Back in the Saddle

It has been a while since I blogged, almost three months.  So what have I been up to – well actually quite a bit.  I have left the WinFS client API team and moved back to my old group (formally the WebData team) now called Dataworks.  To make a long story short, they needed some last minute work done for Yukon that was along the same lines of some of the Xml to relational stuff I did with the SqlXml team.   Basically developing an DataReader (“XmlDataReader) for Xml sources.  (More on that topic at a later date).


It is a tight schedule with some interesting challenges – but it is invigorating again to be designing/ developing something near-term and with a solid vision.  Feels a lot like those ObjectSpaces’ days last fall/ winter.  Keeping busy with good challenges keeps me out of trouble.


Long term I will be working on XmlDataReader and the DataSet going for the Orcas release of Whidbey. 


This job change is probably going to slightly affect the topics of my Blog, but I still hope to discuss O/R mapping topics.  Despite not working actively on O/R stuff the last few months, I have spent some time looking at what our competitors are doing – and generally what is going on in this space.  That has given me a few ideas of how the current stack could be used to implement some of the O/R functionality that ObjectSpaces had.  I hope to post some blogs about this near term and maybe get a MSDN article written this winter some time.  I also have been doing quite a bit of reading about the “light weight container” movement in the Java world and have some questions about that approach wrt O/R Mappping solutions and application development in general.  This approach is quite different in a lot of ways to how we do things with the .net frameworks – so I have some open questions that have been puzzling me on this topic.

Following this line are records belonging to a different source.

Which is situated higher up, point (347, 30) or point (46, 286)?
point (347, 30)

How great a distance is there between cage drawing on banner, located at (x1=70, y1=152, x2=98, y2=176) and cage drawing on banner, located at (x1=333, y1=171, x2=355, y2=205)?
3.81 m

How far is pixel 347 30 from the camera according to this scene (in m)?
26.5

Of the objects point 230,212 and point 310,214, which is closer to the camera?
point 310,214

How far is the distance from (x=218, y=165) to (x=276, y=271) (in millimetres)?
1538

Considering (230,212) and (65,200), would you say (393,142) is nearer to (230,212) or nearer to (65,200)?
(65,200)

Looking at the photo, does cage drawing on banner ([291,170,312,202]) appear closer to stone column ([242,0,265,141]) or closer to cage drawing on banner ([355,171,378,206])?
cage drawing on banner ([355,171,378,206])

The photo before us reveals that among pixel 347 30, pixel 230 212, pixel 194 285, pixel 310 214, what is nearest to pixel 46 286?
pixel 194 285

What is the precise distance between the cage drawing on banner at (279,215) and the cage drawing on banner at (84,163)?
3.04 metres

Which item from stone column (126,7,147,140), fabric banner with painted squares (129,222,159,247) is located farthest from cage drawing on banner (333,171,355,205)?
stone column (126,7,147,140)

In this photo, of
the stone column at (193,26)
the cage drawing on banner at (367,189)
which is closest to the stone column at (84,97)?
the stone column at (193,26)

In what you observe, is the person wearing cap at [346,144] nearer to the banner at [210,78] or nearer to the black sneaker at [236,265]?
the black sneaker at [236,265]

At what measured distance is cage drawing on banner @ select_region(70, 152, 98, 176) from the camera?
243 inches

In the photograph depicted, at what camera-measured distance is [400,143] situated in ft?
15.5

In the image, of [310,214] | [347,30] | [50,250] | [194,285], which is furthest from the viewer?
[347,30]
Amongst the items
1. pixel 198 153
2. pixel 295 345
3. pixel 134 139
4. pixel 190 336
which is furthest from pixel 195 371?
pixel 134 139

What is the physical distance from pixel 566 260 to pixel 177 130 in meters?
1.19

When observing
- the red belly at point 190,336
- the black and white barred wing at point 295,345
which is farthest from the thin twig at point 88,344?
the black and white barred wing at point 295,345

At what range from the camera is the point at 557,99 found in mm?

I also hope to discuss some of the DataSet improvements for Whidbey.  Up till a few weeks ago, I was not aware of the significant improvements that they have made for Whidbey – particularly in regards to performance.   I will leave specifics until later,


Same non-technical minutia will remain… plus I am quite steamed that Owen Wilson wasn’t invited back for “Meet the Fockers”. 

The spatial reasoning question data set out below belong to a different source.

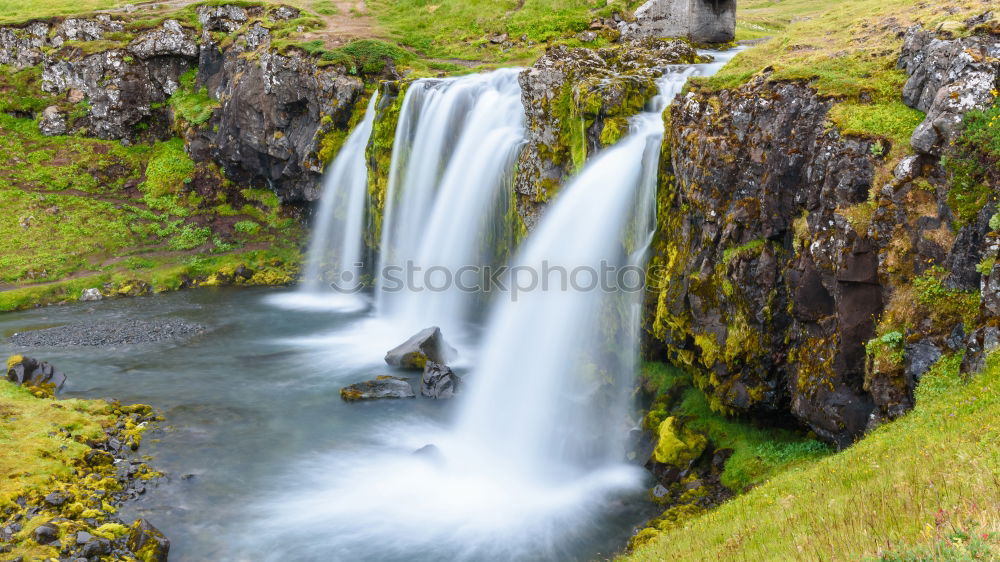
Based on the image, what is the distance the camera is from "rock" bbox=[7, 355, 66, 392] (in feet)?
75.1

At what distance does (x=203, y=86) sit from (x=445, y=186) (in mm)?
36213

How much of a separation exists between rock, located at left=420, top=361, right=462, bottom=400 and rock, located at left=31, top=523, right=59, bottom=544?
11.9m

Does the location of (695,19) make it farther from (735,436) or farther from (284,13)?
(284,13)

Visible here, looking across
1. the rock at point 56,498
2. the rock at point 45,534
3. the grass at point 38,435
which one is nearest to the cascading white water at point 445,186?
the grass at point 38,435

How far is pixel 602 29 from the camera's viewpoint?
43.6m

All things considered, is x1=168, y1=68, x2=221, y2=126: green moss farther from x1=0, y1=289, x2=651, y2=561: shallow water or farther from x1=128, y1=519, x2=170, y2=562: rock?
x1=128, y1=519, x2=170, y2=562: rock

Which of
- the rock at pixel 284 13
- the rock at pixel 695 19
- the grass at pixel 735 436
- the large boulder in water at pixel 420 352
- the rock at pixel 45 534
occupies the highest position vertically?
the rock at pixel 284 13

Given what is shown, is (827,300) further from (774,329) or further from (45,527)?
(45,527)

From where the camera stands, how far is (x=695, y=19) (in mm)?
34812

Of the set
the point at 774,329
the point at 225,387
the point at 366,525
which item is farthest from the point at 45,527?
the point at 774,329

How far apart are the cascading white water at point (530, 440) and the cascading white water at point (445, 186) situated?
6.33 meters

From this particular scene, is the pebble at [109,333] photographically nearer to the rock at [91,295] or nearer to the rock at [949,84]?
the rock at [91,295]

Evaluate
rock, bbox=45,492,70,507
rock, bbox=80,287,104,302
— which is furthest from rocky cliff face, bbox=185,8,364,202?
rock, bbox=45,492,70,507

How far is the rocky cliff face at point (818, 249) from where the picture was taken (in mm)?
11922
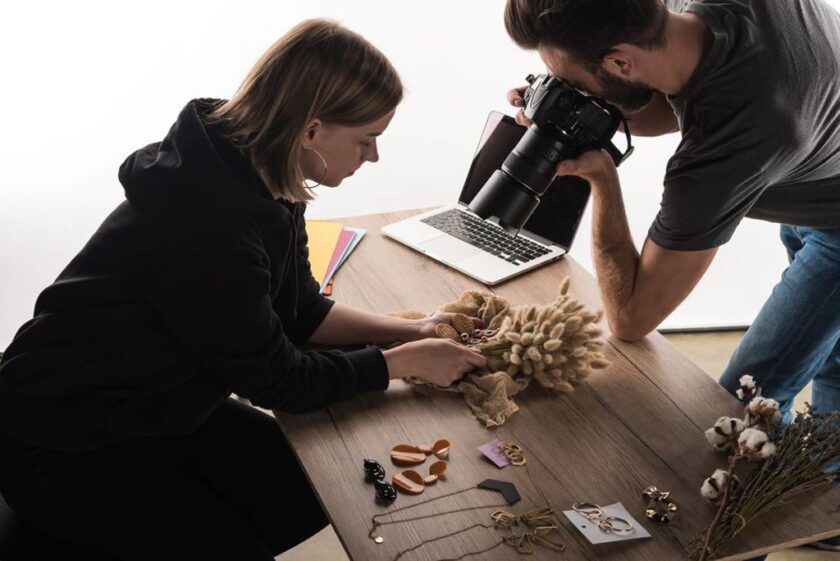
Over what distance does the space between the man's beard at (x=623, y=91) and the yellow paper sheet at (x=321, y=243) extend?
Answer: 64 centimetres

Oh… and since I have been working closely with XSD lately – I have decided to revive my 10 “favorite” XSD gripes list, but with a holiday theme.

Comments (6)

  1. Hi Andrew,

    I’m looking forward to your upcoming posts!

    Should we read anything into that you have left the WinFS client API team?

    Best Regards,



  2. William Luu says:

    ok, just reading your blog post and it mentions "Orcas release of Whidbey".

    That’s gotten me confused.

    I had always thought Orcas was the name for the version of VS.NET after Whidbey which supports development support for Longhorn’s WinFX?

    Sounds a bit like what VS.NET 2003 was for 2002 (an upgrade). (ie: VS.NET Orcas is an upgrade to VS.NET 2005/Whidbey?). I know i’m most likely wrong, just guessing a bit 🙂

  3. Hey Andrew,

    I’ve been looking into lightweight containers for .net too. I’d like to hear your thoughts on System.ComponentModel vs. something like Spring.NET. especially where it relates to dependency injection. I can’t help think about the alpha 2001 Objectspaces where abstract classes were used and objectspaces was a factory for the concrete implementation. The ultimate question remains: What is the best way to inject perisistence into the domain? What about AOP?

  4. John says:

    Gee let’s hope Microsoft catches up and releases a O/R framework soon. Apple’s been doing it for about 5 or 6 years now.